The following describes some further details, without limitation, of 3D positioning systems according to some embodiments of the current invention.

FIG. 18 shows a microscope image of an array of particles that have been attached to a substrate using a system according to an embodiment of the current invention. It helps demonstrate the concept that we can position particles and fix them in place. The particles are 1 micron diameter polystyrene spheres. They are arrayed on a grid with 3 micron×3 micron spacings. The substrate has been functionalized with biotin and the particles functionalized with streptavidin so that they bind.

FIG. 19 shows the power spectrum of a 100 nm diameter gold nanoparticle that we have trapped according to an embodiment of the current invention. These data demonstrate that we can use a quadrant photodiode as an automated means of characterizing what type of particle(s) are loaded in the trap according to some embodiments of the current invention. This can be an important feedback mechanism in our automated 3D assembly system because before each building block is added to the structure that we are constructing, we want to make sure that it is just a single particle in the trap and the right size and material.

To generate this figure, we first capture the electrical signal recorded by a quadrant photodiode in our system. This quadrant photodiode is monitoring the back-scattering of the laser light from the optical trap. If there is a particle in the optical trap, the back-scattering will be enhanced and it will show fluctuations according to the Brownian motion of the particle in the trap. Different sizes of particles will experience different levels of Brownian motion, and therefore generate different types of fluctuations in the quadrant photodiode electrical signal. The two panels in this figure represent two different directions of Brownian motion: left-right and up-down. These data come from subtracting the electrical signal from one-half of the quadrant photodiode from the other half. The electrical signal is Fourier transformed so that it can be analyzed in the frequency domain rather than the time domain. The frequency at which the plot begins to “roll off” is called the “corner frequency,” and is denoted as f_c. Different types of particles will exhibit different corner frequencies, and so the corner frequency can be used to identify the type of particle in the trap.

FIG. 20 is similar to FIG. 19, but the particle is a 110 nm diameter polystyrene particle. Because the corner frequencies are significantly different, it demonstrates that we can use the quadrant photodiode to tell the two types of materials apart, despite their similar size.

FIG. 21 is again data from a quadrant photodiode, but the data is shown in the time domain and is the total electrical signal over the whole active area of the photodiode, and not a difference signal, as was shown in the previous figures. These data show that we can use a quadrant photodiode as an automated means of determining when the optical trap has been loaded with a particle. There is a significant change in signal when a particle is trapped, providing further confirmation that we can detect particle trapping events in an automated fashion.

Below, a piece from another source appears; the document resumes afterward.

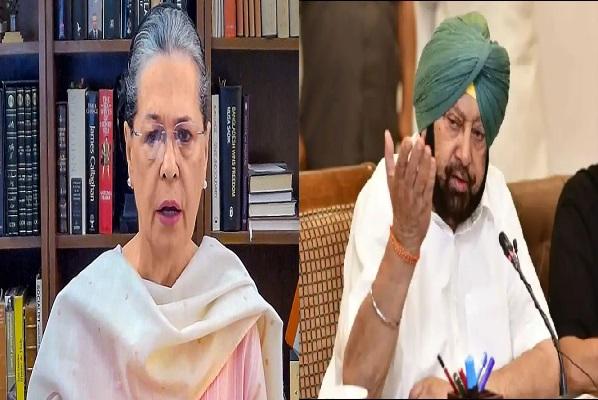 पंजाब कांग्रेस कलह के बीच सोनिया गांधी के साथ सीएम कैप्टन अमरिंदर सिंह की बैठक अहम, फैसले का इंतजार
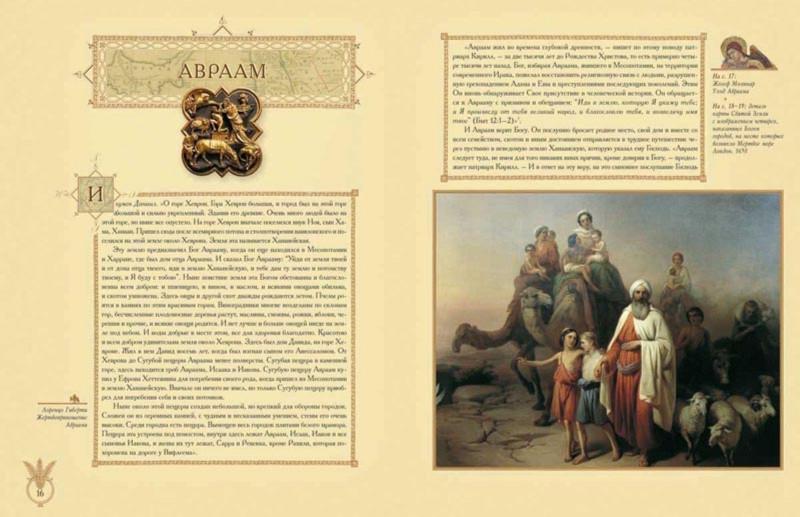Иллюстрация 1 из 19 для Хождения на Святую Землю (в футляре) - Георгий Юдин | Лабиринт - книги. Источник: Лабиринт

To do this, we take the raw quadrant photodiode signal (blue line in left panel labeled “Voltage Signal”), and then apply a technique known as total variation denoising to produce the red-orange curve (labeled “TVD (MM)”). We then numerically compute the slope of this red-orange curve to produce the data shown in the right panel. The red circle in the right panel shows that by simply identifying spikes in the slope of the red-orange curve (disregarding the laser-on event), we can automatically identify when a particle is loaded into the trap. This event then triggers an automated placement program to place that particle in the desired location.

FIG. 22 shows more time-series data from a quadrant photodiode. It shows both difference signals (V_BT and V_LR) as well as the total photodiode signal (V_SUM). These data show that we can differentiate between a single particle in the trap and multiple particles in the trap. In one embodiment, our system is designed to only place one building block at a time, and if there is more than one building block in the trap, it will lead to errors in the final structure. To prevent these errors, it is useful to have an automated means of detecting when more than one particle is in the trap. In the figure, at approximately 9 s, the first particle enters the trap, while a second particle enters the trap at approximately 11 s.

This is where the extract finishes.